Task item:
Exactly the lines below starting at the line with "Washer Water Level" and ending at the line with "Butterfree 3/106 - XY Flashfire" are wanted, with both ends included. Leave out the pictures and add no other lines.

Information shown:

Segment Open

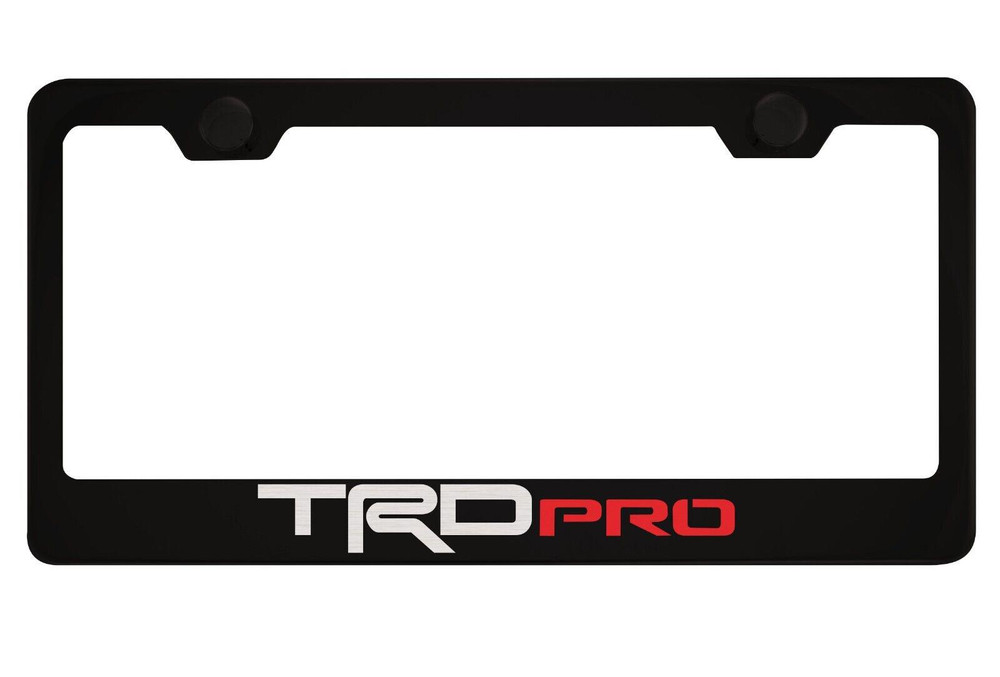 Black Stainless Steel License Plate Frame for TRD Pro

Segment Closed
Segment Open

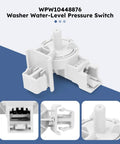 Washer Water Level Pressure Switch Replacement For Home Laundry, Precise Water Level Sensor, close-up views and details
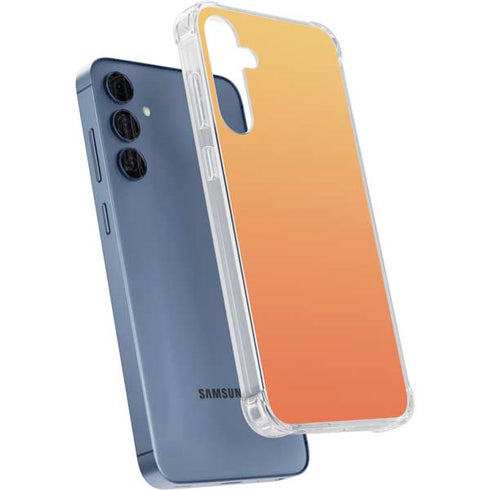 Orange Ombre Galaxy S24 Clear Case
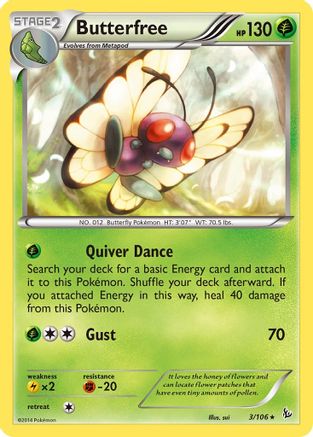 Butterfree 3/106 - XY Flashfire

Segment Closed
Segment Open

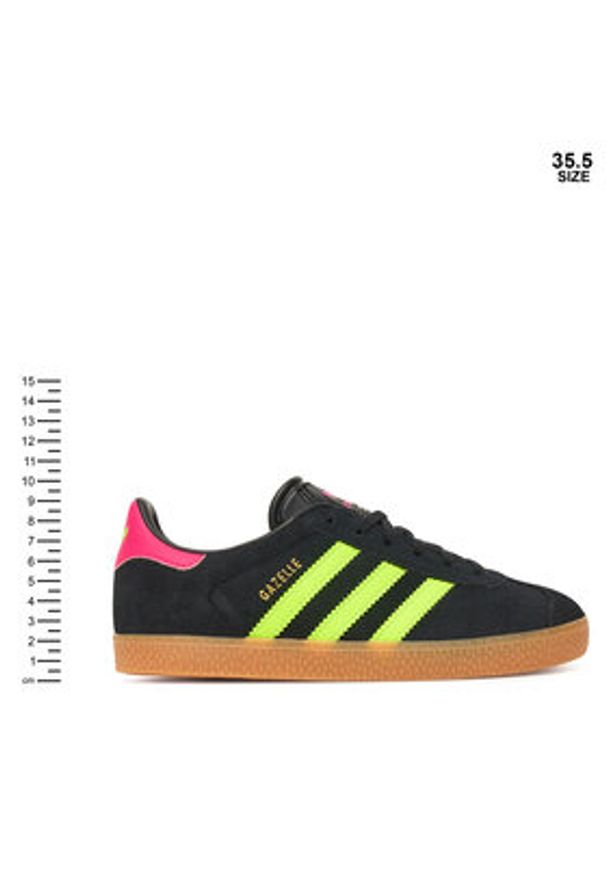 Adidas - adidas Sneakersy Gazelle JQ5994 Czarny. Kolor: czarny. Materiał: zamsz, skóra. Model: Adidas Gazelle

Segment Closed

Answer section:
 Washer Water Level Pressure Switch Replacement For Home Laundry, Precise Water Level Sensor, close-up views and details
 Orange Ombre Galaxy S24 Clear Case
 Butterfree 3/106 - XY Flashfire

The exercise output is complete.